Work instruction >> Exactly those lines running from the one containing "content_type: text/html; charset=utf-8" to the end of the material are to be printed, and no others.

———

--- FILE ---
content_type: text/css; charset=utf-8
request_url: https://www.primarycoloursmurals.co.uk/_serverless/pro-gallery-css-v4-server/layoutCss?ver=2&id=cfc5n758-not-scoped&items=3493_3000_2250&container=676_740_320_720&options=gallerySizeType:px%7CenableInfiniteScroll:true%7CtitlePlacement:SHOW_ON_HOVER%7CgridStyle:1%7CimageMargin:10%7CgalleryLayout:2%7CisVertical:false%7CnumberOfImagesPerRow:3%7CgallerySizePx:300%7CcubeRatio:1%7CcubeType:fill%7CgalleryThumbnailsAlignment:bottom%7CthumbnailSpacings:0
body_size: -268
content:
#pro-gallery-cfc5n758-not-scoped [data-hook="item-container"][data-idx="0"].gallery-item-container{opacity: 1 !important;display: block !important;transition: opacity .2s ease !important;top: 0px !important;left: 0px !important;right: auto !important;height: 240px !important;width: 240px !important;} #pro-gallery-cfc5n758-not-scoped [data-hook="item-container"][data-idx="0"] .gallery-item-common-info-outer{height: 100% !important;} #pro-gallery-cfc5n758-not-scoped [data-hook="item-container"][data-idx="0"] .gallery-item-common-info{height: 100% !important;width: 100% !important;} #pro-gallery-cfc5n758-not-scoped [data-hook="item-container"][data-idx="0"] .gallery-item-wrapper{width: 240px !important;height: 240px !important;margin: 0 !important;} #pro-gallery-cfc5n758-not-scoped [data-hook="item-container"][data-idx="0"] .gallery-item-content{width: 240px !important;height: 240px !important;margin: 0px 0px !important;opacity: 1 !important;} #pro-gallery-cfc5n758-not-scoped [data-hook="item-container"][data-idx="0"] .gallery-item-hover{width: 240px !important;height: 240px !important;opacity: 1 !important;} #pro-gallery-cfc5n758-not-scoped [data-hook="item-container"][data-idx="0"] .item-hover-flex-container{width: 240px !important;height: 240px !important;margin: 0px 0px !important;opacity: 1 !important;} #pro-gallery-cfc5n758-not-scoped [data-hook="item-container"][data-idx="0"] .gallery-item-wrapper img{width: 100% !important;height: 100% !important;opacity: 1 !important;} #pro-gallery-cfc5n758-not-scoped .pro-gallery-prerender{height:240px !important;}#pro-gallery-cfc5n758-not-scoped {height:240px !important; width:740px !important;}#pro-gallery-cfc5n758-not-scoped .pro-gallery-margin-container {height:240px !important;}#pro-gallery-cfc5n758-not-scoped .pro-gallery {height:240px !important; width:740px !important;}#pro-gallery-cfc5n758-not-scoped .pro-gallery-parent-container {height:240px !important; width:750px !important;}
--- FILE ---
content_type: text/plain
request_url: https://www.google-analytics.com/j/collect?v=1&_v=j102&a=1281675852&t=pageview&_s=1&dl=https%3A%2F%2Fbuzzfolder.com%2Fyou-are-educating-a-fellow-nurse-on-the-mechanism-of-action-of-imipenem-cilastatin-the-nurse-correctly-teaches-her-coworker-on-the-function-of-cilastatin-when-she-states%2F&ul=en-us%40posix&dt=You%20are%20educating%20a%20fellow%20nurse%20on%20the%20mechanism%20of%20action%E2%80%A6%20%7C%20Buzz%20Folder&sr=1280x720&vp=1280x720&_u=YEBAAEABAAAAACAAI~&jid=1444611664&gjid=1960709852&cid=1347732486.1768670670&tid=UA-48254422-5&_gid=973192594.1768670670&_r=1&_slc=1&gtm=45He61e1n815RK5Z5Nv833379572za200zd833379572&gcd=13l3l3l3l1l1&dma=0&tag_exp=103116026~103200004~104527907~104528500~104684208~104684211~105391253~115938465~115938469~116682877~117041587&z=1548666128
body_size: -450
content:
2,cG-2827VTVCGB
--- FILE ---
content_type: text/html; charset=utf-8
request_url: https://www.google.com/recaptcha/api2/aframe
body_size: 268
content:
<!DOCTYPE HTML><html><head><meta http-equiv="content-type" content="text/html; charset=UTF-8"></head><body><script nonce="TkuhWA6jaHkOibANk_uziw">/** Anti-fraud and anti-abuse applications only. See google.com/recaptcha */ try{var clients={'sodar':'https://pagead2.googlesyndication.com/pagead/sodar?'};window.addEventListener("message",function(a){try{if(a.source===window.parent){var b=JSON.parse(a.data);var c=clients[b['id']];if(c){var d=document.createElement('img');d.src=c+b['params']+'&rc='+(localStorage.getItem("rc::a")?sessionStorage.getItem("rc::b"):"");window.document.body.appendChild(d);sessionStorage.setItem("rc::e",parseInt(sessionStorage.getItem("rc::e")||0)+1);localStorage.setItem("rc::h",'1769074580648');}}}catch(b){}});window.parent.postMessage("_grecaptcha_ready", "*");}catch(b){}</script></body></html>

———

Output for this exercise >>
content_type: text/html; charset=utf-8
request_url: https://www.google.com/recaptcha/api2/aframe
body_size: 268
content:
<!DOCTYPE HTML><html><head><meta http-equiv="content-type" content="text/html; charset=UTF-8"></head><body><script nonce="TkuhWA6jaHkOibANk_uziw">/** Anti-fraud and anti-abuse applications only. See google.com/recaptcha */ try{var clients={'sodar':'https://pagead2.googlesyndication.com/pagead/sodar?'};window.addEventListener("message",function(a){try{if(a.source===window.parent){var b=JSON.parse(a.data);var c=clients[b['id']];if(c){var d=document.createElement('img');d.src=c+b['params']+'&rc='+(localStorage.getItem("rc::a")?sessionStorage.getItem("rc::b"):"");window.document.body.appendChild(d);sessionStorage.setItem("rc::e",parseInt(sessionStorage.getItem("rc::e")||0)+1);localStorage.setItem("rc::h",'1769074580648');}}}catch(b){}});window.parent.postMessage("_grecaptcha_ready", "*");}catch(b){}</script></body></html>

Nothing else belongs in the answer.